◆ **STATED PROBLEM**:
Rewrite the listing below with "farthest" changed to "most distant" and everything else left as it is. Omit the pictures from your reply.

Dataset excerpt
- - - - -

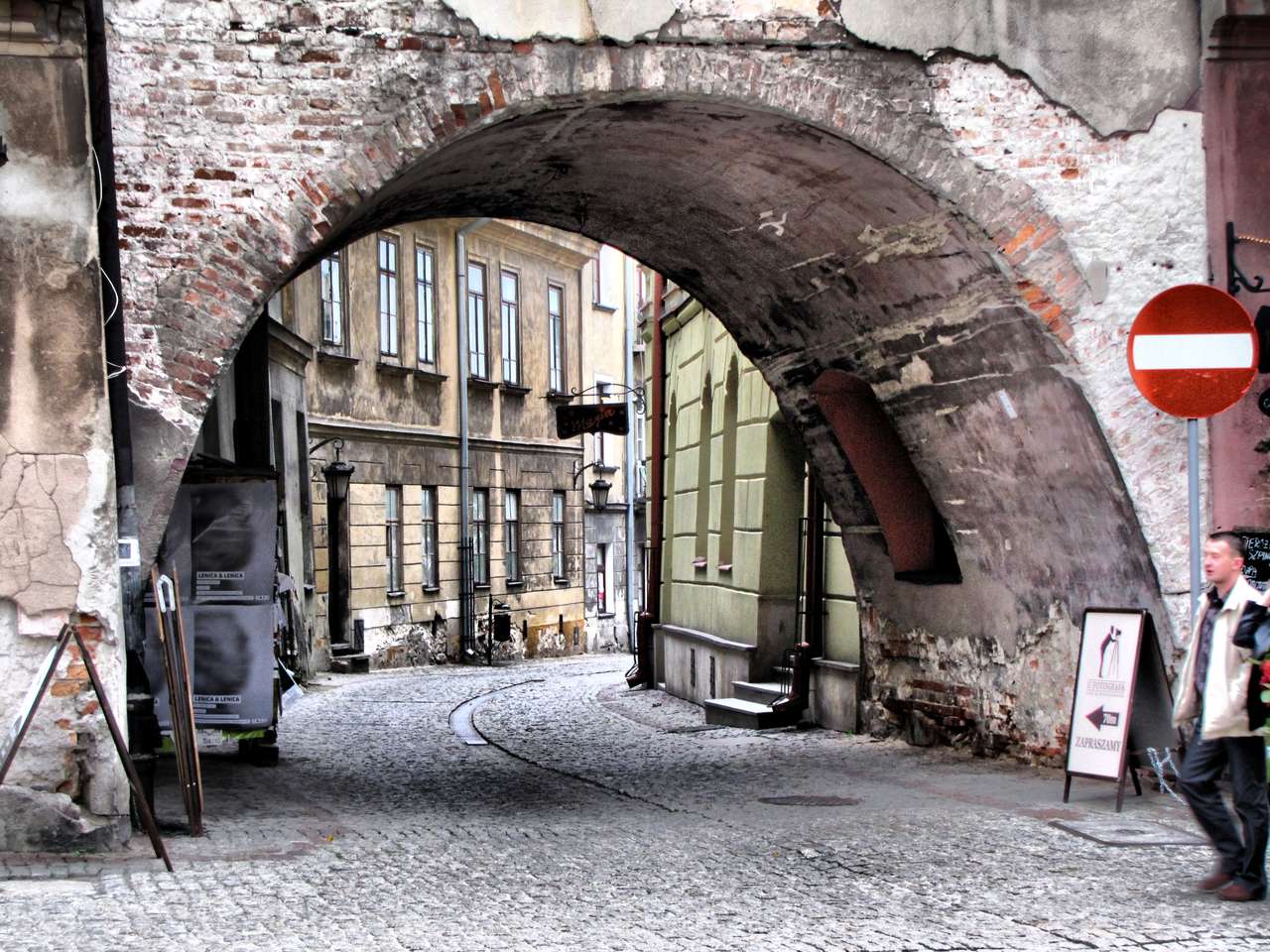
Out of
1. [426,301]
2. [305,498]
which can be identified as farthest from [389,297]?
[305,498]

- - - - -

◆ **RESPONSE TO THE EXERCISE**:
Out of
1. [426,301]
2. [305,498]
which can be identified as most distant from [389,297]?
[305,498]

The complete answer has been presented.